How Do I Know If I Am Hiring A Master Electrician?

To figure out the licenses held by an individual or company, here is a link to the Building Codes Division site where you can find that information: https://www4.cbs.state.or.us/ex/all/mylicsearch/index.cfm?fuseaction=search.show_search_name&group_id=30

Also, if you search for a company on the CCB site (https://www.ccb.state.or.us/search/) there is a link at the bottom of a company’s information page to related licenses (electrical, plumbing, landscape, etc.). Click on the relevant link to see the licenses associated with that company.

Electricians have the most stringent licensing requirements of all the construction trades. As a comparison, once a plumber passes the exam and gets a journeyman license, they can open their own contracting business the next day by getting a Plumbing Business license. There is no more testing/licensing required. There is no Master Plumber license that they have to wait another four years to test for.

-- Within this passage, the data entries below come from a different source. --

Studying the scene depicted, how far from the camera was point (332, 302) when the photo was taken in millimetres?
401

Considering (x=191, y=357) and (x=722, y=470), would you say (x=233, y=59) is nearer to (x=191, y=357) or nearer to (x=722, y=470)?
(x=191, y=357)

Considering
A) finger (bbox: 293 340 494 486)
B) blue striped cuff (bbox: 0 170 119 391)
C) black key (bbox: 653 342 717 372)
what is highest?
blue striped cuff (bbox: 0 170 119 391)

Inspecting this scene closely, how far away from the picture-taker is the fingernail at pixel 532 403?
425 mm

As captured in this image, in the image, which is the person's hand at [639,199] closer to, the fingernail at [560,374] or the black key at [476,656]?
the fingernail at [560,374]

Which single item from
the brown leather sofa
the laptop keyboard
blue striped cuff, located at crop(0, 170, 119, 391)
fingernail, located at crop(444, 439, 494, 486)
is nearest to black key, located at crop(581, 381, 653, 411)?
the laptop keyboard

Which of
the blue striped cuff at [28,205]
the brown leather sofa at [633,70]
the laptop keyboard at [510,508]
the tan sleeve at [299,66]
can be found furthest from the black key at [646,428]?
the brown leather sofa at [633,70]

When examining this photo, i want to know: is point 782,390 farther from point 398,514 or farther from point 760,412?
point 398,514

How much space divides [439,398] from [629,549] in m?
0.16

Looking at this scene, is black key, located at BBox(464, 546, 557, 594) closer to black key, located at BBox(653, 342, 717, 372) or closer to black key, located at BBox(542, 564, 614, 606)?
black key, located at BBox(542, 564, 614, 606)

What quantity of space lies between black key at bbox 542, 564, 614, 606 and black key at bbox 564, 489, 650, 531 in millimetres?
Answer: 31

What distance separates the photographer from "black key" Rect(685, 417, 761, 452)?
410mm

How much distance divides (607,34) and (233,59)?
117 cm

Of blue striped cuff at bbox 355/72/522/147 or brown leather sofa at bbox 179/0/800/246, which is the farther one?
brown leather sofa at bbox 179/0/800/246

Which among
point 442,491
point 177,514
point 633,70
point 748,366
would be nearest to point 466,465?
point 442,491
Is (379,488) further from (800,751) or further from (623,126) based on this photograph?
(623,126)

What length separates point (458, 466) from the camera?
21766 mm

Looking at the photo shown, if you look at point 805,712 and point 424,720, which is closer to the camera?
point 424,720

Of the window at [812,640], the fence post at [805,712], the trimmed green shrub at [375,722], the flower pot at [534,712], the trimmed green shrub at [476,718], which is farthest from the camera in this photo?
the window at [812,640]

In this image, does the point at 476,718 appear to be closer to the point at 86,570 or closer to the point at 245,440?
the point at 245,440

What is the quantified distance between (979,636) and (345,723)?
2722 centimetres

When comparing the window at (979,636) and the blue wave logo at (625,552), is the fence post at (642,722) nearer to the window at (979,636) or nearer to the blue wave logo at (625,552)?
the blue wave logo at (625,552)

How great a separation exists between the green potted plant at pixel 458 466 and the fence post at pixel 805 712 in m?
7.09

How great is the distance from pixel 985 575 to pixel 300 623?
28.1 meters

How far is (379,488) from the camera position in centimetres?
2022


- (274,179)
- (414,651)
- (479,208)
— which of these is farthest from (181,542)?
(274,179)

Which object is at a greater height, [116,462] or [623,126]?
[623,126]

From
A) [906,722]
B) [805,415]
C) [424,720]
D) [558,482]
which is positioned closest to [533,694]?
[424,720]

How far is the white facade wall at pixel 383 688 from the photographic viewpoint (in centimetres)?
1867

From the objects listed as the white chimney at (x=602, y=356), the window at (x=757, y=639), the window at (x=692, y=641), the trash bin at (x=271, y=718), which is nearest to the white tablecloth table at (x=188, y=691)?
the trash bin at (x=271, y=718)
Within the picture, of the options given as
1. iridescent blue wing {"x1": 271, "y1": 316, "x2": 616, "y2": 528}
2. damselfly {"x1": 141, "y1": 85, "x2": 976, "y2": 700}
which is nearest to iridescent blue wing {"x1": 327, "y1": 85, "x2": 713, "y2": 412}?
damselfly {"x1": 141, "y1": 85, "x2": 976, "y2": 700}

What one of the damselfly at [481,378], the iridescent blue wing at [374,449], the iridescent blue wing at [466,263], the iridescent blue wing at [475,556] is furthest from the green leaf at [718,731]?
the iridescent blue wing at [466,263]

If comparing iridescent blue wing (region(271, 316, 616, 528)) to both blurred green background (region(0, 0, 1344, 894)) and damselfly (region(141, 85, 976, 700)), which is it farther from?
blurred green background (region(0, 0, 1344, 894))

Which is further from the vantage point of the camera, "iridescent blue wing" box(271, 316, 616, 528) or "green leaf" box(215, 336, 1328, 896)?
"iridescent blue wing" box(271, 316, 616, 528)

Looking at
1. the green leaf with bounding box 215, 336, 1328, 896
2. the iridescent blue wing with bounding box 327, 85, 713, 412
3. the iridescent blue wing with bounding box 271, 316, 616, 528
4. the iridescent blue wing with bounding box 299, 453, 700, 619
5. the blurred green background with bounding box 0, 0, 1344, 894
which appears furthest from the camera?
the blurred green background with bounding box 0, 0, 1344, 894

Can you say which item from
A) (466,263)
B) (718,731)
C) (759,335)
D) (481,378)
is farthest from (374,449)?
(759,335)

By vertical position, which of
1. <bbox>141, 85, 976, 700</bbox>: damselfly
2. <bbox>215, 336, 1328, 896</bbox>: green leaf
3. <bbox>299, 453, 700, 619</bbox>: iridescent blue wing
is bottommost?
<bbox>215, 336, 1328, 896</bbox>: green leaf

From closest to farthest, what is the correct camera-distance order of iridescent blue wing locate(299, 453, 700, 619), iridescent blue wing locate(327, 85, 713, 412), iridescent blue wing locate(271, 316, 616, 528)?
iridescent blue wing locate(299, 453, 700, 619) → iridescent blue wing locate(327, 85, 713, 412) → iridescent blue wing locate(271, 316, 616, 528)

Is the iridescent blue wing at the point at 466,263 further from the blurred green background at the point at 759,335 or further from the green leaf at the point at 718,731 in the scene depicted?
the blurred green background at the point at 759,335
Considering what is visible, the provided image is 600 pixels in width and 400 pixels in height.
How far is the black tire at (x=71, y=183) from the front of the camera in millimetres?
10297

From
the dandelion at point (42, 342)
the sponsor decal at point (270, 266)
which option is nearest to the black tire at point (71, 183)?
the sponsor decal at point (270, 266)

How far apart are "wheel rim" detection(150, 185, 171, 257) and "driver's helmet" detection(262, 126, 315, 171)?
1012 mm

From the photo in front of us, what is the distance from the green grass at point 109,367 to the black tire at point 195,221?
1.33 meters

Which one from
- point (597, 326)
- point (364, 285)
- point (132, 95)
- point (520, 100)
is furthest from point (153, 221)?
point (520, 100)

General contractors have no licensing (apprenticeship) requirements for the actual work they perform (framing, siding, windows, paint, cabinets, etc.). All construction companies do have to obtain a CCB (Construction Contractors Board) license, but anyone can take the classes and pass the exam for that license. All businesses performing construction-related work have to obtain a CCB license. The exam for that license covers the following topics: purpose and function of the CCB; enforcement of licensing requirements; employer requirements and employee rights; contract law; Oregon construction lien law; taxes, record keeping, and business practices; project management; building codes; OSHA and safety issues; and environmental laws and practices. As you can see, there is no licensing regulation over the actual construction work they perform, it is all related to running a business with a general touch on some building codes.